Le 5 juillet 1830, le royaume de France avec à sa tête Charles X pose le pied sur le sol de la régence d’Alger, État d’Afrique du Nord dépendant de l’Empire ottoman. Prétextant un « outrage diplomatique » à travers le fameux « coup d’éventail », l’armée française dépose le dey (« sultan », « gouverneur ») d’Alger, Hussein, saisit son trésor et débute son entreprise de conquête qui dure jusqu’en 1902. Les généraux Thomas Robert Bugeaud, Bertrand Clauzel, Charles-Marie Denys de Damrémont et Sylvain Charles Valée font alors face à la « résistance » de l’émir Abd-el-Kader, d’Ahmed Bey, de Lalla Fatma Nsoumer et de Cheikh Mohammed El-Hadj El Mokrani dont ils finissent par venir à bout. Dès 1844, les militaires créent une structure qu’ils nomment « Bureaux arabes » afin d’administrer ce territoire appelé « Algérie » à partir de 1839.

Dans le même temps, la France cherche à consolider sa présence dans d’autres parties de son empire, qu’il s’agisse de l’Afrique-Occidentale française (AOF), l’Afrique-Équatoriale française (AEF), l’Indochine et les Antilles. Elle développe pour cela un discours centré autour du « droit des races supérieures vis-à-vis des races inférieures » et de leur « devoir de civilisation » affirmé par Jules Ferry en 1885. Elle met également en œuvre pour cela un arsenal composé de lois définissant le « régime de l’indigénat » qui permet notamment d’appliquer le séquestre (c’est-à-dire la confiscation de terres), l’internement administratif, les amendes collectives, le travail forcé et la conscription dans les unités de « tirailleurs ». Que penser aujourd’hui de la « doctrine française » en matière de colonisation et d’expansion militaire ? Comment réagir face à ce qui est appelé aujourd’hui « coopération » entre l’administration française et certains États indépendants ? Comment enfin analyser la propagande et l’imagerie qui tend à « indigéniser » voire à « folkloriser » les immigrés issus du désormais ancien empire colonial français ?

Le film Les Trois couleurs d’un empire réalisé en 2001 par Jean-Claude Guidicelli nous aide à répondre à toutes ces questions.
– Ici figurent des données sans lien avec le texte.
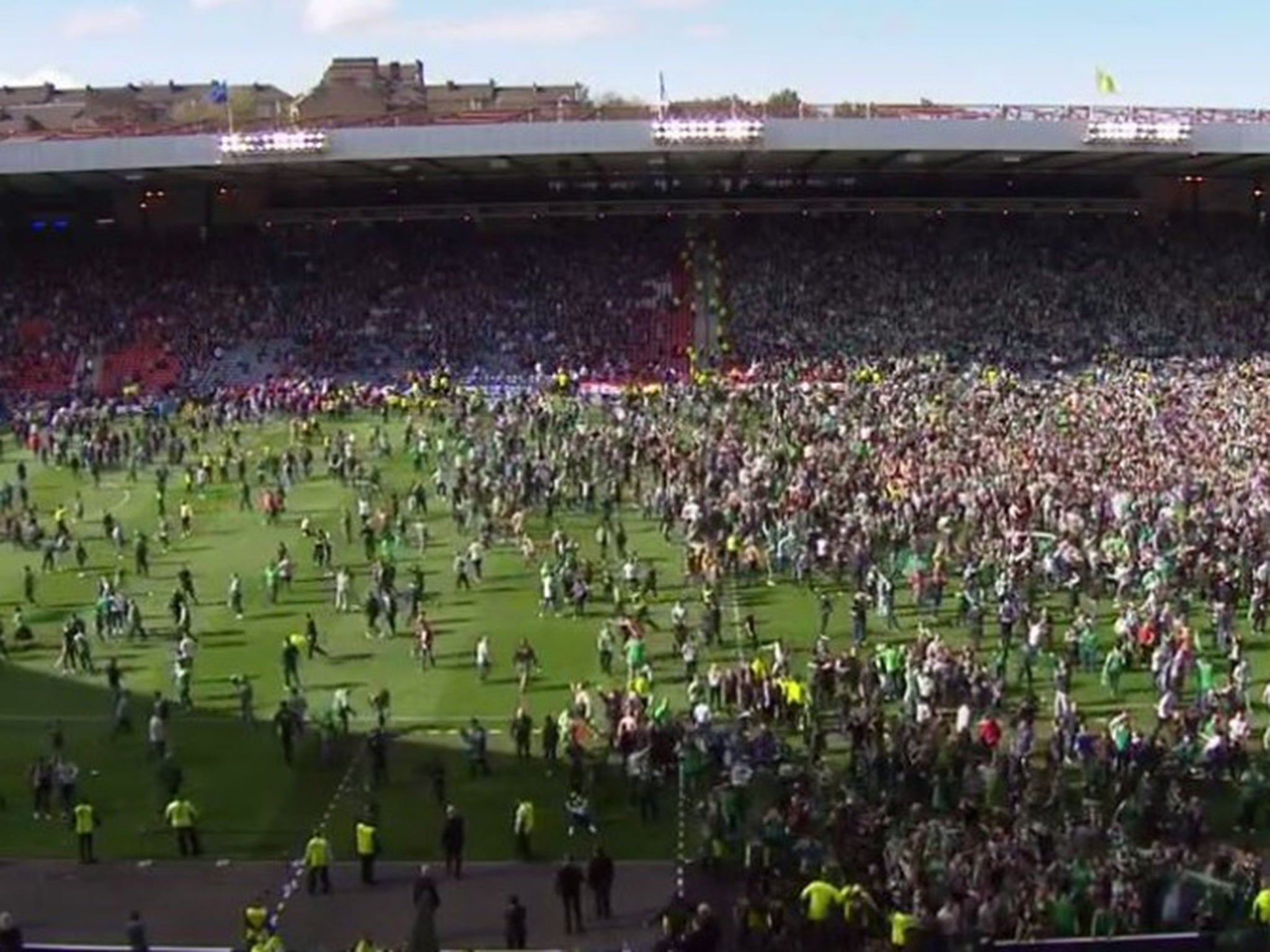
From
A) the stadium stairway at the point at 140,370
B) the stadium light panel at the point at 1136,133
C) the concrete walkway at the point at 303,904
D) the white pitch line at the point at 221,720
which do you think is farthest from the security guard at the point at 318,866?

Il met en avant les mélanges façonnés par les idéologies coloniales, nationalistes et républicaines. Il nous montre également le lyrisme des gouvernements successifs par rapport à des événements comme l’Exposition coloniale internationale de Paris en 1931, les « salons de la France d’Outre-Mer » et bien évidemment l’envoi de troupes pour « maintenir l’ordre » et « pacifier » dans les territoires coloniaux comme l’Indochine, l’Algérie et le Cameroun.